Although several comorbidity indices, including the Adult Comorbidity Evaluation 27 (ACE-27) index and the American Society of Anesthesiologist (ASA) risk classification system, are available, none are applied universally. The ACE-27 is a validated index especially designed for comorbidity measurements in patients with cancer; however, it is time consuming to administer. The ASA classification system, which is easier to use, is an index of perioperative risk that also can be used to evaluate comorbidity because it describes a patient's physical status before surgery. The objective of this retrospective study was to describe the effect of comorbidity on complications of surgery and mortality in patients with head and neck squamous cell carcinoma, identify risk factors for complications, and compare the comprehensive ACE-27 index with the concise ASA classification system. (2)
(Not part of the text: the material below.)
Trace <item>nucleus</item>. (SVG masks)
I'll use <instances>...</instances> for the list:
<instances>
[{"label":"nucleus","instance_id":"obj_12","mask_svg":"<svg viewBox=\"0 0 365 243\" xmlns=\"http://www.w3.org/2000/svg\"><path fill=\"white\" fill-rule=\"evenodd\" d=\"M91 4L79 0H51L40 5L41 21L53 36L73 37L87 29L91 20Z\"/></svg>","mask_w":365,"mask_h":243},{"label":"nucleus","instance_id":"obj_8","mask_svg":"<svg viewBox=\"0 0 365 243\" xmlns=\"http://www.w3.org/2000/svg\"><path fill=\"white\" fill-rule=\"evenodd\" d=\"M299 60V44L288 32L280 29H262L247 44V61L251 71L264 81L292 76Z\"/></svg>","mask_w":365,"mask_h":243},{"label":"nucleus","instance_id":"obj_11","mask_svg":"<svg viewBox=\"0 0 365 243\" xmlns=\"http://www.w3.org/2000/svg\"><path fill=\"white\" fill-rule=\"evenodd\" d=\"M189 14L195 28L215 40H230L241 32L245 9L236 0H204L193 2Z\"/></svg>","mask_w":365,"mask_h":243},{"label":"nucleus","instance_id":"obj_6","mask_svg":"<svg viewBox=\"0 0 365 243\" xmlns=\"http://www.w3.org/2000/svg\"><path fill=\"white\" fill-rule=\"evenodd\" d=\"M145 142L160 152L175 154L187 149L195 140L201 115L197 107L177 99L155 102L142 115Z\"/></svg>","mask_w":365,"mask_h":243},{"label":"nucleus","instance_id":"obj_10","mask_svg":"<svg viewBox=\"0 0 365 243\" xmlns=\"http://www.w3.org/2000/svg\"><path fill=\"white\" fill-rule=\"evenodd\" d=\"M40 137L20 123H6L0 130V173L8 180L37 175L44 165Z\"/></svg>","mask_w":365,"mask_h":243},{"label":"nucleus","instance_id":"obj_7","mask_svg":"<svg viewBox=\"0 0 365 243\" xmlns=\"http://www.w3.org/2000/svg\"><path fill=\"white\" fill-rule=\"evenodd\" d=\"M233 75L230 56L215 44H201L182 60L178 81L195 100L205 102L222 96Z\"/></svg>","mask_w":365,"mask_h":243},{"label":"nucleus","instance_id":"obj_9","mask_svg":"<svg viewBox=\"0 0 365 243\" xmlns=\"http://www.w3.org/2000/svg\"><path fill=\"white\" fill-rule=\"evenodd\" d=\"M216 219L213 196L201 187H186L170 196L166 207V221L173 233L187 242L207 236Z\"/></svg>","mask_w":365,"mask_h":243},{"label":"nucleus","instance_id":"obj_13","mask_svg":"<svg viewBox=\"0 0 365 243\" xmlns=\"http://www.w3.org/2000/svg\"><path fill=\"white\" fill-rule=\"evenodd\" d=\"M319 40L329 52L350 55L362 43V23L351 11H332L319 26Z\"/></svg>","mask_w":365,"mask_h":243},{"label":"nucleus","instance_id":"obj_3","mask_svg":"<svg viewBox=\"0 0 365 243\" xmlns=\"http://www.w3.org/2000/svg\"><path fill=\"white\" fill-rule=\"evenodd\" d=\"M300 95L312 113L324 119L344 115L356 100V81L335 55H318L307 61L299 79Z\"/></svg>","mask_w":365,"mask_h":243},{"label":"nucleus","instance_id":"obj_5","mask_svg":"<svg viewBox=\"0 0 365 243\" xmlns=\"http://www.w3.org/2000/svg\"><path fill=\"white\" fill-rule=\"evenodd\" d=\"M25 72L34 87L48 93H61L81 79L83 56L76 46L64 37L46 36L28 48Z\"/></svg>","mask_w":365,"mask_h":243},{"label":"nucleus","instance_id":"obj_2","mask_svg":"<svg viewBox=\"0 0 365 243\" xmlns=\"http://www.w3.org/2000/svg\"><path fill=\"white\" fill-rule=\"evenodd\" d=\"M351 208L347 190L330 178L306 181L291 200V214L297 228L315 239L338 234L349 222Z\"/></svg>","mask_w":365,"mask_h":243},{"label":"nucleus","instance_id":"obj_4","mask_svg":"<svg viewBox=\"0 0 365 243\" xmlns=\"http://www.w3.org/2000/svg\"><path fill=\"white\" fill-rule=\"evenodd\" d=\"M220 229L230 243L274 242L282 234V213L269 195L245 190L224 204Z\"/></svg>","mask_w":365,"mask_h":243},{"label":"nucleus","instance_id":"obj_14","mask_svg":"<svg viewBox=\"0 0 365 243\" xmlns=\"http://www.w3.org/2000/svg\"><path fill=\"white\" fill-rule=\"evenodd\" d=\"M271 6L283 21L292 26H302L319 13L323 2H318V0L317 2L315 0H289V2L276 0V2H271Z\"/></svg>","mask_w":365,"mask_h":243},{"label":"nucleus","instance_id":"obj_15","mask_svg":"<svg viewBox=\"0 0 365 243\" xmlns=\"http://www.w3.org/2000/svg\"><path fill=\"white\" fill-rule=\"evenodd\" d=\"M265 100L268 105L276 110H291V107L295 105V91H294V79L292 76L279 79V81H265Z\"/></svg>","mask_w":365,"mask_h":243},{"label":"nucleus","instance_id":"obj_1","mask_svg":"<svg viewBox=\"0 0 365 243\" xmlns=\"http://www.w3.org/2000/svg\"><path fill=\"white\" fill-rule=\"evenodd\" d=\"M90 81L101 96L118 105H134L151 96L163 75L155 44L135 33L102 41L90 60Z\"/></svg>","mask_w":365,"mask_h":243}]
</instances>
Researchers reviewed the medical records of 120 consecutive patients who were surgically treated for head and neck squamous cell carcinoma at a university medical center in the Netherlands between January 1999 and January 2001. The tumor sites, including sinus, lip, oral cavity, nasopharynx, oropharynx, hypopharynx, and larynx, were coded, and data including age at diagnosis, tumor stage, prior malignancies, and treatment were collected. Comorbidity and occurrence of major complications were determined. The ASA class assigned by the anesthesia care provider was categorized as one, two, three, or higher and the ACE-27 grades were categorized as zero, one, two, or higher. Information was gathered about the surgical procedure, type of neck dissection, type of reconstruction, duration of anesthesia, length of hospitalization, weight loss in the six-month period before diagnosis, and preoperative hemoglobin levels. Major complications were recorded from the start of anesthesia until hospital discharge. Medical and surgical complications were joined into a single variable identified as major complications. One-month and six-month mortality rates were calculated. Statistical techniques used to analyze the data included univariate and multivariate binary logistic backward selection analysis techniques.